/Fundamental-ML

🧱 Mini-Project for Fundamentals of Machine Learning Course HCMUS-VNU 2024

Primary LanguageJupyter NotebookMIT LicenseMIT

Mini-Project for Fundamentals of Machine Learning Course

background This repository contains the code and data for a mini-project on facial expression recognition using machine learning algorithms.

📑 Project Policy

  • Team: group should consist of 3-4 students.

    No. Student Name Student ID
    1 Nguyễn Trung Đức 21110269
    2 Nguyễn Ngọc Huynh 21110310
    3 Lê Công Khánh 21110320
    4
  • The submission deadline is strict: 11:59 PM on June 22nd, 2024. Commits pushed after this deadline will not be considered.

📄 Report

  • The dataset is imbalanced: The least common label is 1 (Disgust) and the most common is 3 (Happy)

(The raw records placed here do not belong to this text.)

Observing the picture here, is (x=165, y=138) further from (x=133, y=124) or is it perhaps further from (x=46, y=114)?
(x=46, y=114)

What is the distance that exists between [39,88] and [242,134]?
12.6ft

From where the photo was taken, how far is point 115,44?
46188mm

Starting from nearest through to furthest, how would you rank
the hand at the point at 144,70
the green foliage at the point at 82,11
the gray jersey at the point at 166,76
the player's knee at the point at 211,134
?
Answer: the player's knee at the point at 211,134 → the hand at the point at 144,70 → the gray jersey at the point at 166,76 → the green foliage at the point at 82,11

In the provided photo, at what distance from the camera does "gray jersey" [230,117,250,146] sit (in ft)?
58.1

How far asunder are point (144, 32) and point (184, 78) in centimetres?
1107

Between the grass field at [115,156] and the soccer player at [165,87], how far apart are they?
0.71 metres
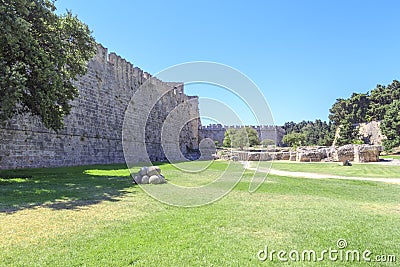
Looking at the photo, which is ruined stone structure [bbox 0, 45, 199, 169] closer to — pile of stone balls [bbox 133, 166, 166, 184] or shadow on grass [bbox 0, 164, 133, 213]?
shadow on grass [bbox 0, 164, 133, 213]

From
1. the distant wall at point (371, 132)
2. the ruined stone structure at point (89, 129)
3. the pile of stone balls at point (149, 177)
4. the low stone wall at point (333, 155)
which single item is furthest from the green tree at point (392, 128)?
the pile of stone balls at point (149, 177)

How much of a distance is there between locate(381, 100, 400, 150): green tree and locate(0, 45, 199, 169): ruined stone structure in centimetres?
3109

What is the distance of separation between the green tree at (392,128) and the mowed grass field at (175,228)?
122 ft

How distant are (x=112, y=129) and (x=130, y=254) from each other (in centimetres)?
1861

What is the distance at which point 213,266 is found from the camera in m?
3.04

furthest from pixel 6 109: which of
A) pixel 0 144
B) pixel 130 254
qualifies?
pixel 130 254

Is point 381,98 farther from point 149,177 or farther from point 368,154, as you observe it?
point 149,177

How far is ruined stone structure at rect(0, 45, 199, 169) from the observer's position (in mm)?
13148

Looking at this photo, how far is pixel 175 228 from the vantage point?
4.31 metres

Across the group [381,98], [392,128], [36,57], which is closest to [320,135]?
[381,98]

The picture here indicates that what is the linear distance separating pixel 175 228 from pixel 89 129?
50.8ft

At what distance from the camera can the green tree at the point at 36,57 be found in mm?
8414

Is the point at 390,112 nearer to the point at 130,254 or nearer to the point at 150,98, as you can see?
the point at 150,98


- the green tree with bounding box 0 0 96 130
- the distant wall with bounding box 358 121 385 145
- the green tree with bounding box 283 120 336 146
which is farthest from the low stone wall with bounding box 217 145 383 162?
the green tree with bounding box 283 120 336 146
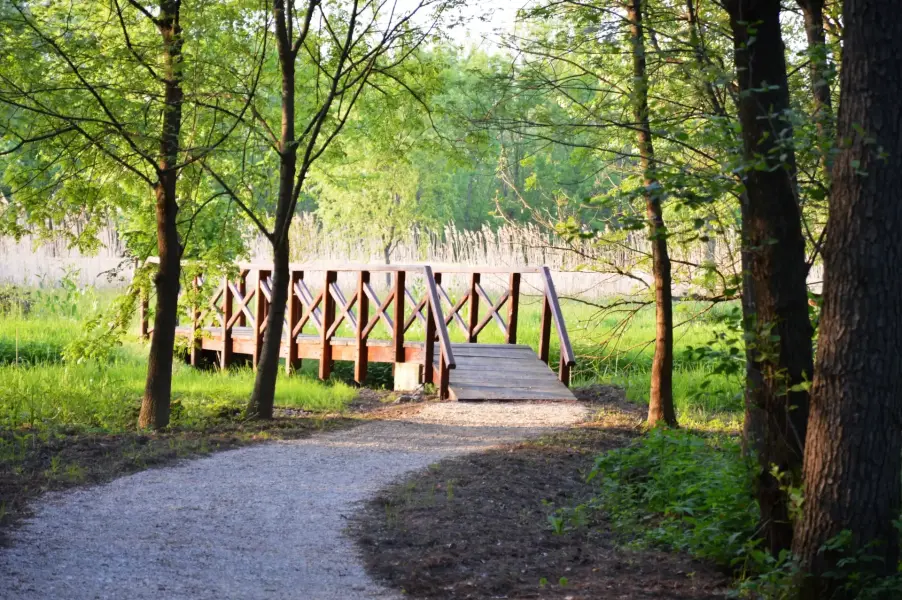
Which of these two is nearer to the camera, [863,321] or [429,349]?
[863,321]

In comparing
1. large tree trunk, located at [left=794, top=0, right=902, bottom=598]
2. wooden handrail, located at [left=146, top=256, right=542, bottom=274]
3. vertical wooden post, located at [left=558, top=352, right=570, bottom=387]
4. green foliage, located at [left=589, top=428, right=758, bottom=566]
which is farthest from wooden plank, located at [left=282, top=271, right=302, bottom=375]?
large tree trunk, located at [left=794, top=0, right=902, bottom=598]

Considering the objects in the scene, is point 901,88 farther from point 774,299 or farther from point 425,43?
point 425,43

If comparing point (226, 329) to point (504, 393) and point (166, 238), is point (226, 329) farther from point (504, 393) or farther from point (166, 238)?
point (166, 238)

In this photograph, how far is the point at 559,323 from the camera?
1127 cm

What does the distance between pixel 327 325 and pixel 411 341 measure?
119 cm

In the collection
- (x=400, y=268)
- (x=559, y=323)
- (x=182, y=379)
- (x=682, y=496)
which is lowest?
(x=682, y=496)

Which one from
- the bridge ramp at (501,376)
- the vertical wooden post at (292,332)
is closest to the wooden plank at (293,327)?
the vertical wooden post at (292,332)

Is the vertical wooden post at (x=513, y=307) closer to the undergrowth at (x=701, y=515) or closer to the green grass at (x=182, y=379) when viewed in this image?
the green grass at (x=182, y=379)

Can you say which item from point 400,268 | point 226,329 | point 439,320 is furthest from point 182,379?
point 439,320

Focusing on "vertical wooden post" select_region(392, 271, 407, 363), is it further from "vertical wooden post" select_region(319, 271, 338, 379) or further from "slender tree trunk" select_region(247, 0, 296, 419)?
"slender tree trunk" select_region(247, 0, 296, 419)

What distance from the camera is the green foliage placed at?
175 inches

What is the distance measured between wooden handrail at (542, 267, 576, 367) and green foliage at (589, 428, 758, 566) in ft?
11.7

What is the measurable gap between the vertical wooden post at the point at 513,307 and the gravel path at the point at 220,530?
4.18 metres

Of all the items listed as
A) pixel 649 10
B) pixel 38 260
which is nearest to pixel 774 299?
pixel 649 10
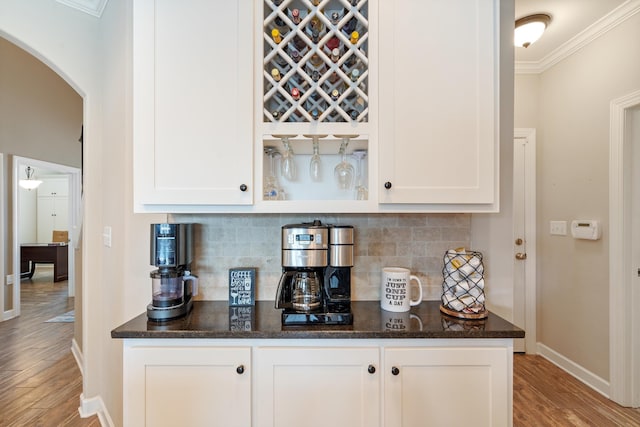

  • This imbalance led to the precision of class 3 in the confusion matrix having the highest score, while class 1 has the lowest score. This indicates that models is more biased towards class 3

    Confusion matrix of Random Forest model on the original dataset

  • The dimension of the images is large: (1 x 48 x 48 = 2304 pixels (features)). Therefore, dimension reduction is necessary to achieve faster training times. Models run on dimension-reduced dataset by PCA train faster than those using the original data

    • Because training took longer on Google Colab, we benchmarked on a machine with a 12 core, 24 thread, 3.9Hz CPU, for 3 models (KNN, Logistic Regression, Random Forest):
      Original Data PCA Data
      Training $\approx$ 10 minutes $\approx$ 2 minutes
      Parameters Tuning $\approx$ 1 hour 10 minutes $\approx$ 30 minutes
      Cross Validation $\approx$ 30 minutes $\approx$ 15 minutes
  • We also experimented with SVM for the dataset. Although it is slower than other ML algorithms, it gave slightly better results

  • Besides that, we experimented with 2 CNN models: VGG and ResNet. We could train them to outperform 3 ML models we used, but due to time and resource limitations, we could not train for more epochs. So we just used the last layer in both the VGG and ResNet models to train for 2 epochs.

💪 Performance

Performance of models on test set:

Model Accuracy Precision Recall F1
KNN 0.34 0.36 0.34 0.33
Logistic Regression 0.35 0.33 0.35 0.34
Random Forest 0.47 0.49 0.47 0.45
VGG (2 epochs) 0.25 - - -
ResNet (2 epochs) 0.33 - - -

=> The Random Forest model gave the best performance on different metrics among the others.

Other improvements:

  • Oversampling and Undersampling to prevent imbalance
  • Experimenting with other simple Deep Learning models and comparing them with more Machine Learning models

📦 Project Structure

The repository is organized into the following directories:

  • /data: This directory contains the facial expression dataset. You'll need to download the dataset and place it here before running the notebooks. (Download link provided below)
  • /notebooks: This directory contains the Jupyter notebook EDA.ipynb. This notebook guides you through exploratory data analysis (EDA) and classification tasks.

⚙️ Usage

This project is designed to be completed in the following steps:

  1. Fork the Project: Click on the Fork button on the top right corner of this repository, this will create a copy of the repository in your own GitHub account. Complete the table at the top by entering your team member names.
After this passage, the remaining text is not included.